▸ **PROBLEM DETAILS**
Transcribe the records exactly from the line with "From the photo at hand, what object among" to the end, both included.

start RECORDS PROVIDED

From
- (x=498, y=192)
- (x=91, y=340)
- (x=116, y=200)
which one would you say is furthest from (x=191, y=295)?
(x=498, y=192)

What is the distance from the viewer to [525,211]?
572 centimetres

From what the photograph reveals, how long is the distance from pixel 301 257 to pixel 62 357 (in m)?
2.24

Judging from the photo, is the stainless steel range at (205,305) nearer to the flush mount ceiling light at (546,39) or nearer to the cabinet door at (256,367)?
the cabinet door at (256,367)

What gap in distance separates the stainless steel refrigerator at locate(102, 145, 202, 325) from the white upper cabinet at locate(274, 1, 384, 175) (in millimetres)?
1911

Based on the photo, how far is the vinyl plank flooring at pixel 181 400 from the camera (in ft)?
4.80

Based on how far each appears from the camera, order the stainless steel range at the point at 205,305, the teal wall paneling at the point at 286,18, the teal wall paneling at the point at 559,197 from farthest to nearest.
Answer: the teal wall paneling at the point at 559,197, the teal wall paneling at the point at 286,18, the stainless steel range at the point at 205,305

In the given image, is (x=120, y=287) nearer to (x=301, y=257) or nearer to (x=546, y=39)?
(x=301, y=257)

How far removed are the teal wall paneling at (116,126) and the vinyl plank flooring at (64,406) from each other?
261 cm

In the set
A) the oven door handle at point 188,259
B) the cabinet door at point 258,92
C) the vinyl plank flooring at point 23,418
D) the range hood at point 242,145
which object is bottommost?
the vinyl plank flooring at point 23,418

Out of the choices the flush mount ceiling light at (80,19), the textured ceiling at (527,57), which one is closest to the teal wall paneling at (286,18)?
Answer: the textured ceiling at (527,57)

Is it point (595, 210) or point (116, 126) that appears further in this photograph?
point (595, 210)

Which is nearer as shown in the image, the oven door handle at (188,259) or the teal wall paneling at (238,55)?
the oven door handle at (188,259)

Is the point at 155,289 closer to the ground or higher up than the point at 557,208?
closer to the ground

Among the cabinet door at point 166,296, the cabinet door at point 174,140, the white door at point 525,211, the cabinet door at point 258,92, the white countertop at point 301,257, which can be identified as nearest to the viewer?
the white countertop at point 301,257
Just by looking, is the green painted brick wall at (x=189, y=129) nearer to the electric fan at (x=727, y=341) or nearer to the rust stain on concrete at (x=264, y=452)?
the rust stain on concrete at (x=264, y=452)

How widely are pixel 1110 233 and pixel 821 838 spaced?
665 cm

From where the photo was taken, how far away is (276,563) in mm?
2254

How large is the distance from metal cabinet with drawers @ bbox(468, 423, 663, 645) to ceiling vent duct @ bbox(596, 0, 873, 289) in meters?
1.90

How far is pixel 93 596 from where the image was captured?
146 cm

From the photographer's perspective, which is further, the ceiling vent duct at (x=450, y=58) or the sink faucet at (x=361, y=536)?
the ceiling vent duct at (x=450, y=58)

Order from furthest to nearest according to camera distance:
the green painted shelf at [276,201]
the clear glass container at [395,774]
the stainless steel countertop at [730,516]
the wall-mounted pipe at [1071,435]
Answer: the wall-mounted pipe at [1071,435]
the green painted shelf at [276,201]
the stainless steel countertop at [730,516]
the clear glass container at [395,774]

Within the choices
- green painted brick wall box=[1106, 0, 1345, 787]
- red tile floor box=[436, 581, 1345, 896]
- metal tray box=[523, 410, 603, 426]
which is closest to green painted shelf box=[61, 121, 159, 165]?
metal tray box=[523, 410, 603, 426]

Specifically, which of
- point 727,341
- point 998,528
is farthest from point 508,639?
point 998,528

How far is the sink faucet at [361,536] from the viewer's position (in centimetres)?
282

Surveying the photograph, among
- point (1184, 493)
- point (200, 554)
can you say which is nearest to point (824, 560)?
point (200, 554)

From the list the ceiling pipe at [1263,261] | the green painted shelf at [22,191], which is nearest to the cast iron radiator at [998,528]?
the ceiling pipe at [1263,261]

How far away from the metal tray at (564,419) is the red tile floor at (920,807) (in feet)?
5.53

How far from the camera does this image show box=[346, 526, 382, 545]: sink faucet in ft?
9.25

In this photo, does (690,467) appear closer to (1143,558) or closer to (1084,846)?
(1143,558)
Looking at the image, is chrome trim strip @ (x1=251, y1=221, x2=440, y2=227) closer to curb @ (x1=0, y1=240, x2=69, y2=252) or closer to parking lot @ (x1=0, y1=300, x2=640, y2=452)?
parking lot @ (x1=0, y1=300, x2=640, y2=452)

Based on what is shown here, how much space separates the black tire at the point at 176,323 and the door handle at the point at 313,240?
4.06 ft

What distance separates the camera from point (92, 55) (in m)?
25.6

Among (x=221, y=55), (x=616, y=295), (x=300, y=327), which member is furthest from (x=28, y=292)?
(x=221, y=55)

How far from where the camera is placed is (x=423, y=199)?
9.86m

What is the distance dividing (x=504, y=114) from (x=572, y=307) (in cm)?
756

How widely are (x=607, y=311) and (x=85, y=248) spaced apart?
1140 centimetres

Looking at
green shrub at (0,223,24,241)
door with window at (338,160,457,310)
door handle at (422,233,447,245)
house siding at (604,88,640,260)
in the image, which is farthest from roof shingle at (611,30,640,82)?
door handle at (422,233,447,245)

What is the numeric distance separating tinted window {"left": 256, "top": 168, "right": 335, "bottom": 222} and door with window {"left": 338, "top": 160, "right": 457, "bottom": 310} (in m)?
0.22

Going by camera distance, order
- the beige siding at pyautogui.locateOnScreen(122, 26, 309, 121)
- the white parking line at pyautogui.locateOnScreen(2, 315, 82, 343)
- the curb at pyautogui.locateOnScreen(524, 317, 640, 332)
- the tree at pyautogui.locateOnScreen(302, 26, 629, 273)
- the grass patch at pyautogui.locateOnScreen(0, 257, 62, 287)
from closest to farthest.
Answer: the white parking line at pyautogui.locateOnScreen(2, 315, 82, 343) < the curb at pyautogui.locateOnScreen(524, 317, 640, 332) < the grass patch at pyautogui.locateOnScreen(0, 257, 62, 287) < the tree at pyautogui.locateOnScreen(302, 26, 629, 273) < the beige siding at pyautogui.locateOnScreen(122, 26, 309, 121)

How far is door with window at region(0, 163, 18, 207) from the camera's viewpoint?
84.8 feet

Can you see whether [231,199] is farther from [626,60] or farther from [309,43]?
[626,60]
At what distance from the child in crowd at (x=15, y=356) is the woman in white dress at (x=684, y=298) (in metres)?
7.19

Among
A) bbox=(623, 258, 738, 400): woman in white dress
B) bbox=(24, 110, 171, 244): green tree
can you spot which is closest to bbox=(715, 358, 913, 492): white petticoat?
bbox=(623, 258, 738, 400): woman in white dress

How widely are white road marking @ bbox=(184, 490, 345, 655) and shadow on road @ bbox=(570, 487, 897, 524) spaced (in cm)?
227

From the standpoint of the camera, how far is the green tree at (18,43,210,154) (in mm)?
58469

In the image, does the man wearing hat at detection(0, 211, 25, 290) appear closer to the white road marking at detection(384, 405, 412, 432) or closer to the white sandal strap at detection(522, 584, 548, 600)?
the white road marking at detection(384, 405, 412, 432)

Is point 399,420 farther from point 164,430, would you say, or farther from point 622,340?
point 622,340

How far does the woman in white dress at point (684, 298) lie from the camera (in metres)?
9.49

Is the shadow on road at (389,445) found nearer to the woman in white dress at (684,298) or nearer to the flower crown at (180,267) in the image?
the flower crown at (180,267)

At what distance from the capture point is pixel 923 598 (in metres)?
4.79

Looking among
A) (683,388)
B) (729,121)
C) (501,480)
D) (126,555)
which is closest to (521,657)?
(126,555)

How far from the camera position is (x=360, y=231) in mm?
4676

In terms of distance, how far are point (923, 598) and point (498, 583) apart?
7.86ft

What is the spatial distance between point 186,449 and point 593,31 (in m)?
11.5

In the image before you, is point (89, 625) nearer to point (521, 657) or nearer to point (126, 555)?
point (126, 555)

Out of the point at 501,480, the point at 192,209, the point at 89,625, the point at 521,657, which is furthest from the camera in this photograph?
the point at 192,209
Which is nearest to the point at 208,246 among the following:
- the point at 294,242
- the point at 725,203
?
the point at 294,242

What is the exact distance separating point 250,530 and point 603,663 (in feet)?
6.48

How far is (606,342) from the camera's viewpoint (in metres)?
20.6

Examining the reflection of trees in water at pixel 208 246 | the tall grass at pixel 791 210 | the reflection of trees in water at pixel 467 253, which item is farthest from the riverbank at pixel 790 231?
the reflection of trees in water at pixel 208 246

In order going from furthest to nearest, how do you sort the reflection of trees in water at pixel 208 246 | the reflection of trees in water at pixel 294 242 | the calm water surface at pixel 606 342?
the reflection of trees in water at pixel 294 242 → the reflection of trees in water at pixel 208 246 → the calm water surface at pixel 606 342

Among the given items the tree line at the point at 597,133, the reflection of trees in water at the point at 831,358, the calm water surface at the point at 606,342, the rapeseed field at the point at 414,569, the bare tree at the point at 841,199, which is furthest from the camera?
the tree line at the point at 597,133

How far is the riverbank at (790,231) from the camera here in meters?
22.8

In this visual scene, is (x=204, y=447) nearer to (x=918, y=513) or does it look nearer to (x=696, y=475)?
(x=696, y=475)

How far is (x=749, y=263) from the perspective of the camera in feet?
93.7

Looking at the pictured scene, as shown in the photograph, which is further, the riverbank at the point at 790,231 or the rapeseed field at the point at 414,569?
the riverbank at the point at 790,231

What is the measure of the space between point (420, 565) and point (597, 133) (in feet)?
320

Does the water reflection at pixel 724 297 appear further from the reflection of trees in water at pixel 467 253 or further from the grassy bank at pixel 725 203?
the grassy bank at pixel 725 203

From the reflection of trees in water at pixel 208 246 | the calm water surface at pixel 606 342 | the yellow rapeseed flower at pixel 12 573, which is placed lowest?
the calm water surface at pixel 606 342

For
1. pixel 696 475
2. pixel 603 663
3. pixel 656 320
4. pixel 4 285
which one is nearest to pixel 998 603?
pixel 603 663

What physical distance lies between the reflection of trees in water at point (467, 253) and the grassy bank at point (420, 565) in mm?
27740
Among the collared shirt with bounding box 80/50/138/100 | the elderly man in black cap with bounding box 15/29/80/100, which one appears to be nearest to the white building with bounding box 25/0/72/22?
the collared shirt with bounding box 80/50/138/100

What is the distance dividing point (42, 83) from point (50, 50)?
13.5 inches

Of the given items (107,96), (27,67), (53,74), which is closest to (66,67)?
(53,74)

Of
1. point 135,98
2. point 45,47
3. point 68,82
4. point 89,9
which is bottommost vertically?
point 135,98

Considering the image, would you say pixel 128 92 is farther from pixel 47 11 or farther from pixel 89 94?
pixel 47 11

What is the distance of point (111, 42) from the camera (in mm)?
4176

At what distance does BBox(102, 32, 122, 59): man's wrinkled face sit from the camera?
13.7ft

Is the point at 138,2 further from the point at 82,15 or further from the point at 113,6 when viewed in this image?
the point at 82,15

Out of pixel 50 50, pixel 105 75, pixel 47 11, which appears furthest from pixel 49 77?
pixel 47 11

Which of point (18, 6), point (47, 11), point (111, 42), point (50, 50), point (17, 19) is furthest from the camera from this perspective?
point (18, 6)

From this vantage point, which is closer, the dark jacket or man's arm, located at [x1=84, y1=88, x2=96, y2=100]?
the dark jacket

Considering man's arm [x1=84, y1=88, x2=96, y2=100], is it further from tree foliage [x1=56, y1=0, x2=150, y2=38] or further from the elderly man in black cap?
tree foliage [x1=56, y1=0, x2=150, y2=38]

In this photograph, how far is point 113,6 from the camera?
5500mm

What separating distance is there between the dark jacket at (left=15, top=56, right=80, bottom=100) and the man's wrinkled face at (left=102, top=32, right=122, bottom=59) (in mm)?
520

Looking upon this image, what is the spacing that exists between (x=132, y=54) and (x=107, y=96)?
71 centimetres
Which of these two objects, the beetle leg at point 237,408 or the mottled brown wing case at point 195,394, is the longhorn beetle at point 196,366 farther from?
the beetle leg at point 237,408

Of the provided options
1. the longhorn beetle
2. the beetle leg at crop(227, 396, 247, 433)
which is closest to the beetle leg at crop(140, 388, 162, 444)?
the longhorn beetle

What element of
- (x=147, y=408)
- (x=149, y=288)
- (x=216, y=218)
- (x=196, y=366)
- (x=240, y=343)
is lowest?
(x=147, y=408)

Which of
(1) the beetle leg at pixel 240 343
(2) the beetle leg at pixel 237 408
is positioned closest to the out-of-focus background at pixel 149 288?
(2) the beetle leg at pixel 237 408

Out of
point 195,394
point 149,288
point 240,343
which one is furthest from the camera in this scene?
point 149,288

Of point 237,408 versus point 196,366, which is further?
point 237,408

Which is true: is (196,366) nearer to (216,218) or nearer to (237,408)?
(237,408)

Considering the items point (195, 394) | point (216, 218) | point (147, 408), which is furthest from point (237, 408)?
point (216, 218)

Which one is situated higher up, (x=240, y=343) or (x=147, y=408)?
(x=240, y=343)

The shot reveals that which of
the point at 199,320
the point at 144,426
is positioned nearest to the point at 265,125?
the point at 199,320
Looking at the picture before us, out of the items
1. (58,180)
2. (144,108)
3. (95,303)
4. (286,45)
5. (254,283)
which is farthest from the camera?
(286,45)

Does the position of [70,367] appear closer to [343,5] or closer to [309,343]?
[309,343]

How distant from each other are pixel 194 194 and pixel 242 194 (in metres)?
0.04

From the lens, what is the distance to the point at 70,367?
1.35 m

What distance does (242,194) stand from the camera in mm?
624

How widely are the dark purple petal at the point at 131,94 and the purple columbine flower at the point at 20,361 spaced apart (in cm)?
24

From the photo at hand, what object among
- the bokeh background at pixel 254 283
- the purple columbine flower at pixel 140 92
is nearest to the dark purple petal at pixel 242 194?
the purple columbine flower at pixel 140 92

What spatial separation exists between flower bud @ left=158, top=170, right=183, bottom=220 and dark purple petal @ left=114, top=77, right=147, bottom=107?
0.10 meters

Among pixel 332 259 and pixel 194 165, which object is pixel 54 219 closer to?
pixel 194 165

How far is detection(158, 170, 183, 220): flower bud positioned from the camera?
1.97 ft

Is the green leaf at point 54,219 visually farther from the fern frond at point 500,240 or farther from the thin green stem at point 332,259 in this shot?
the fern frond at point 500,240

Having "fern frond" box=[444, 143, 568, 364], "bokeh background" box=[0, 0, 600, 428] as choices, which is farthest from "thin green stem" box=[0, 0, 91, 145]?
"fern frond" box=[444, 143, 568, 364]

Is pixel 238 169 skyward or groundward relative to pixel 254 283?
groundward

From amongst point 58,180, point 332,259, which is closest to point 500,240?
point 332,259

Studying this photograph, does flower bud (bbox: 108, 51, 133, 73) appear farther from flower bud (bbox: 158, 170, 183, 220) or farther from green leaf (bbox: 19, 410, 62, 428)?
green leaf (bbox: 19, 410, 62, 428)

end RECORDS PROVIDED

▸ **RESULT BELOW**
From the photo at hand, what object among
- the bokeh background at pixel 254 283
- the purple columbine flower at pixel 140 92
is nearest to the dark purple petal at pixel 242 194?
the purple columbine flower at pixel 140 92

What spatial separation exists between flower bud @ left=158, top=170, right=183, bottom=220 and dark purple petal @ left=114, top=77, right=147, bottom=107?
0.10 meters

Among pixel 332 259 and pixel 194 165, which object is pixel 54 219 closer to?
pixel 194 165

How far is detection(158, 170, 183, 220): flower bud positioned from the camera?
1.97 ft

Is the green leaf at point 54,219 visually farther from the fern frond at point 500,240 or farther from the thin green stem at point 332,259 in this shot?
the fern frond at point 500,240

Having "fern frond" box=[444, 143, 568, 364], "bokeh background" box=[0, 0, 600, 428] as choices, which is farthest from "thin green stem" box=[0, 0, 91, 145]?
"fern frond" box=[444, 143, 568, 364]

Is pixel 238 169 skyward or groundward relative to pixel 254 283?
groundward

From amongst point 58,180, point 332,259, which is closest to point 500,240?
point 332,259

Studying this photograph, does flower bud (bbox: 108, 51, 133, 73) appear farther from flower bud (bbox: 158, 170, 183, 220) or farther from green leaf (bbox: 19, 410, 62, 428)?
green leaf (bbox: 19, 410, 62, 428)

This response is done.